Gupta explains that position: “Here’s the thing: we’ve got coal loans on our books, and the maturity of the loans extends up to 2039. We don’t do any more coal, we don’t finance coal, but we have these loans. So I have two choices.”
One is if DBS can get somebody to conduct a project that involves shutting down the coal mine. Failing that, it can sell off the coal.
“But that doesn’t change anything for planet Earth," he says, "if it’s just going to move from party A to party B, I can look great and say I’ve sold my coal portfolio, but does it achieve anything is the question?”
DBS’s renewables portfolio is around S$10 billion, Gupta says, and coal around S$1.5 billion.
“The real challenge with coal is: what do I do with a coal company who wants to do a renewable project? Should I, or should I not? This is where it starts getting into issues of ethics.”
DBS’s position, Gupta says, is that if a polluter wants to do something like a solar project that is going to be good for the planet, and if the bank can ring-fence its money specifically for that project, it will fund it, “because it’s the right thing to do for the Earth.”
But lending a corporate finance line to such a company, where it’s hard to delineate where the money from that facility is going, “we won’t do that kind of stuff, because of the chances of leakage and slippage.”
The right thing
Gupta, who acknowledges scepticism about bank behaviour on climate and concerns about greenwashing, is adamant the bank is adopting these new targets and publishing the methodology because it considers it the right thing to do, but he also suggests that it’s essential and beneficial for banks to be proactive on climate transition, for two reasons.
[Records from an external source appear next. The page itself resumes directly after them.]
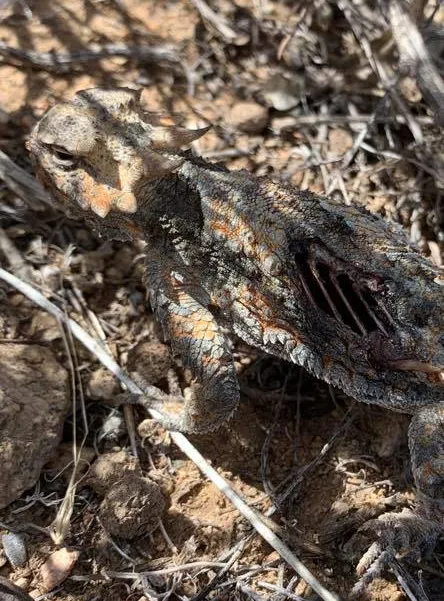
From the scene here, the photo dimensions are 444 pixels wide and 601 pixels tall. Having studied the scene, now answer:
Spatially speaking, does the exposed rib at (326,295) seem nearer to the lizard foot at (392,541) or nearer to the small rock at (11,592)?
the lizard foot at (392,541)

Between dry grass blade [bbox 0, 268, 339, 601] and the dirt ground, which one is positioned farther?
the dirt ground

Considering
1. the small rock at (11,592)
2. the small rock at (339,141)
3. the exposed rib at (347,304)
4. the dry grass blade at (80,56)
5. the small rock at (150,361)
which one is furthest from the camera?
the small rock at (339,141)

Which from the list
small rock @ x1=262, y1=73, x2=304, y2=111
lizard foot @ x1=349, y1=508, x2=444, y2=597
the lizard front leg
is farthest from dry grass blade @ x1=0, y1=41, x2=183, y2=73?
lizard foot @ x1=349, y1=508, x2=444, y2=597

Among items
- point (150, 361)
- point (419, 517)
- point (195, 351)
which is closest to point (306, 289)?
point (195, 351)

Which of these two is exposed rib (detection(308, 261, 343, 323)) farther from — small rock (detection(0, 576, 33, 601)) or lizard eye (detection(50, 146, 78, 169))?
small rock (detection(0, 576, 33, 601))

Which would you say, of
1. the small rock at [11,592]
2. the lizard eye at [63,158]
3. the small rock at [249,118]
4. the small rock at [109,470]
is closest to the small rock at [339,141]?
the small rock at [249,118]

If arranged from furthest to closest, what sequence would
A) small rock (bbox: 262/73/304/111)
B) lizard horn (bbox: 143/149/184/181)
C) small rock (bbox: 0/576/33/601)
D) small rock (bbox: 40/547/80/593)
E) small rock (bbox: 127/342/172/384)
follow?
small rock (bbox: 262/73/304/111)
small rock (bbox: 127/342/172/384)
lizard horn (bbox: 143/149/184/181)
small rock (bbox: 40/547/80/593)
small rock (bbox: 0/576/33/601)

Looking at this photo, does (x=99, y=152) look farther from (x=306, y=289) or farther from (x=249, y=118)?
(x=249, y=118)
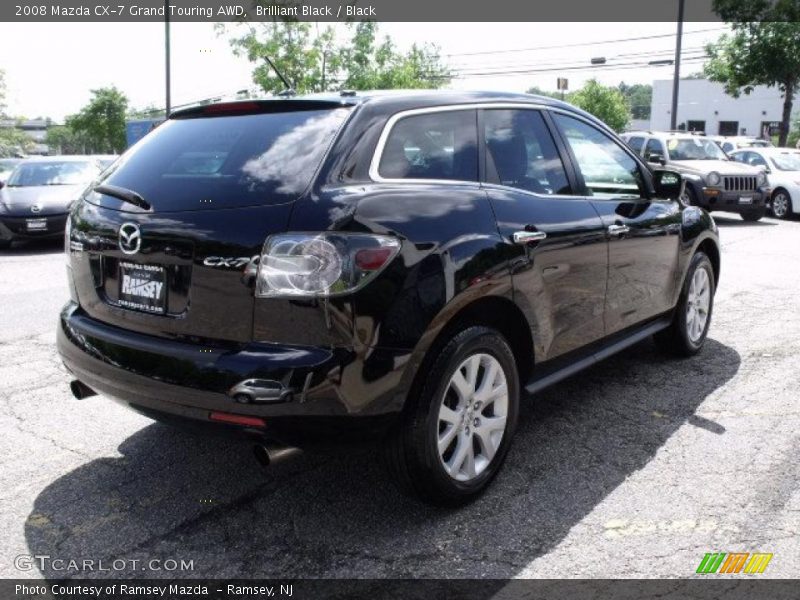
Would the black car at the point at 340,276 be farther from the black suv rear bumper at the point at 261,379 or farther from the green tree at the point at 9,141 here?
the green tree at the point at 9,141

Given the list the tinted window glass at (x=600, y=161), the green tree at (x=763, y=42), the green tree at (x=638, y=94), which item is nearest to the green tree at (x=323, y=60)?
the green tree at (x=763, y=42)

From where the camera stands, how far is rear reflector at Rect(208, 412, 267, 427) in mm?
2736

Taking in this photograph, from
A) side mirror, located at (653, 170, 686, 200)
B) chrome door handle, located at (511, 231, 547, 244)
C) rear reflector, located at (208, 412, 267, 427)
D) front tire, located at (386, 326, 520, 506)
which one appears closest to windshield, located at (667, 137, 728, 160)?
side mirror, located at (653, 170, 686, 200)

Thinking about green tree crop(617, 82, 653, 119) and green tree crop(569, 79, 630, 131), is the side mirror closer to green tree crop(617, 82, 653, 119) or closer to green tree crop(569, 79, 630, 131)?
green tree crop(569, 79, 630, 131)

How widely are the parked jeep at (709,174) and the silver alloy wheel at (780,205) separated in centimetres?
115

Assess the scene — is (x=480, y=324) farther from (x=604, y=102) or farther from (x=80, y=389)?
(x=604, y=102)

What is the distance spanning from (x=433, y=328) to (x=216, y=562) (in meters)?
1.20

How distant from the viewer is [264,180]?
2.93m

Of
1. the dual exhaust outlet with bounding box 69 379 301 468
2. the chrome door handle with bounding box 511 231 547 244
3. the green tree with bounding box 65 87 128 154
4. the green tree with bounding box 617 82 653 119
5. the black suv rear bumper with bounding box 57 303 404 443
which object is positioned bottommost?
the dual exhaust outlet with bounding box 69 379 301 468

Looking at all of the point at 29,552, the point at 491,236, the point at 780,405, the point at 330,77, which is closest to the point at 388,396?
the point at 491,236

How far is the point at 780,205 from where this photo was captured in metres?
17.4

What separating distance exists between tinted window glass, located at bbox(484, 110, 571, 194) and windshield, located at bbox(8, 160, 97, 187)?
11305mm

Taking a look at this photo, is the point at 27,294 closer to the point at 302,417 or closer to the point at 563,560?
the point at 302,417

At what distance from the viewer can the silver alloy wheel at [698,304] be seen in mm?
5414
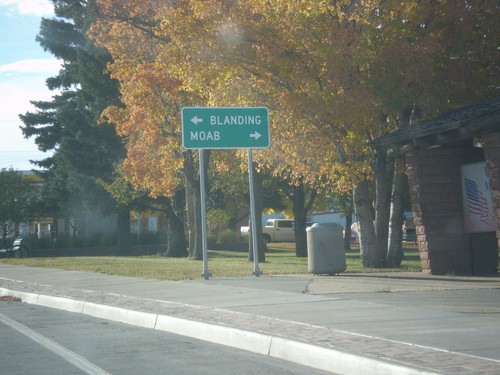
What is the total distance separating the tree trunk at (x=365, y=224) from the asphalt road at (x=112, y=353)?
10.8 metres

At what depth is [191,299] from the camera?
1372 cm

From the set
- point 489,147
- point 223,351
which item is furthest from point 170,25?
point 223,351

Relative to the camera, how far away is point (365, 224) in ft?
71.4

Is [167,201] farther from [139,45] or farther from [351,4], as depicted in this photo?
[351,4]

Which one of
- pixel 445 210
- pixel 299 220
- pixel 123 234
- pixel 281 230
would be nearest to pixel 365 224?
pixel 445 210

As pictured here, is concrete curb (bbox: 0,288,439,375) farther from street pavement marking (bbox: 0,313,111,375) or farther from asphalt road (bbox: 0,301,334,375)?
street pavement marking (bbox: 0,313,111,375)

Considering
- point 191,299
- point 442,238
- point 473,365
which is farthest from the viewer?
point 442,238

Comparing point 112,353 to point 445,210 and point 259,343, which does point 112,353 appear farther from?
point 445,210

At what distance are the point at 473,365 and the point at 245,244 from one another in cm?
4426

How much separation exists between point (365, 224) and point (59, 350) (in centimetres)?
1331

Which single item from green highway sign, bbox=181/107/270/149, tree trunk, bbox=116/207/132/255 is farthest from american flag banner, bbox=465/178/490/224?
tree trunk, bbox=116/207/132/255

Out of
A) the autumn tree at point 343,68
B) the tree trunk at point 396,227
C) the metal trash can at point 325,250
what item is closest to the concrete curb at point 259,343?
the metal trash can at point 325,250

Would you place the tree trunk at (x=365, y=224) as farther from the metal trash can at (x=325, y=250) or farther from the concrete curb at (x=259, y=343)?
the concrete curb at (x=259, y=343)

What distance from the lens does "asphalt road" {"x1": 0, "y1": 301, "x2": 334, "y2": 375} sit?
841 centimetres
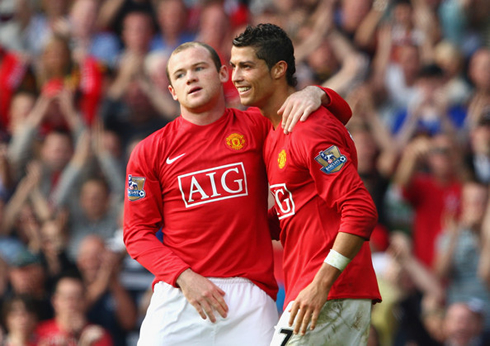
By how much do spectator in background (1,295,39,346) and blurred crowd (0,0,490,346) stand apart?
0.01 metres

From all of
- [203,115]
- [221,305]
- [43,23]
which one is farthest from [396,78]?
[43,23]

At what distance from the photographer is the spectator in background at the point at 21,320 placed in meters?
7.88

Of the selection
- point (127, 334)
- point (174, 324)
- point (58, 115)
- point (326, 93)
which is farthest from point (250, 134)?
point (58, 115)

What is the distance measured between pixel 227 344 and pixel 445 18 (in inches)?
205

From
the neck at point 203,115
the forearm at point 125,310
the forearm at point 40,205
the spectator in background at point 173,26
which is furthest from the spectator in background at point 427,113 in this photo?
the forearm at point 40,205

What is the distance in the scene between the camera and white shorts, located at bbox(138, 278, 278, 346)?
4078 mm

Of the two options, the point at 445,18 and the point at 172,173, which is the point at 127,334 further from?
the point at 445,18

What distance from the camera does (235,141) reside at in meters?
4.27

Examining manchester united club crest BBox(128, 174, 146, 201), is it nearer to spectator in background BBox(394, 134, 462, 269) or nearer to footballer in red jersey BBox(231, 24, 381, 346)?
footballer in red jersey BBox(231, 24, 381, 346)

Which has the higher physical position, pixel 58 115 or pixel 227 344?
pixel 58 115

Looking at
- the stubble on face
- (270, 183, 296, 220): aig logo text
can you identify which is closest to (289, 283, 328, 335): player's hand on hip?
(270, 183, 296, 220): aig logo text

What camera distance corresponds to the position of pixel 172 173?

The first is risk management.
“There’s no question that policy frameworks are changing," he says. "As carbon taxes come into play, cashflows will be impacted, regulation will change, rules will change, and we’ve got to be very mindful of what each of these means to our clients.”
And the other is profit.
“I’m convinced that the transition is going to be a trillion-dollar industry,” he says. “Without a doubt. Evolving infrastructure from a carbon-intensive to a low-carbon intensive infrastructure means tremendous opportunities for financing, for advice, for advisory services flows. So, if you do this right, it’s a tremendous business opportunity.”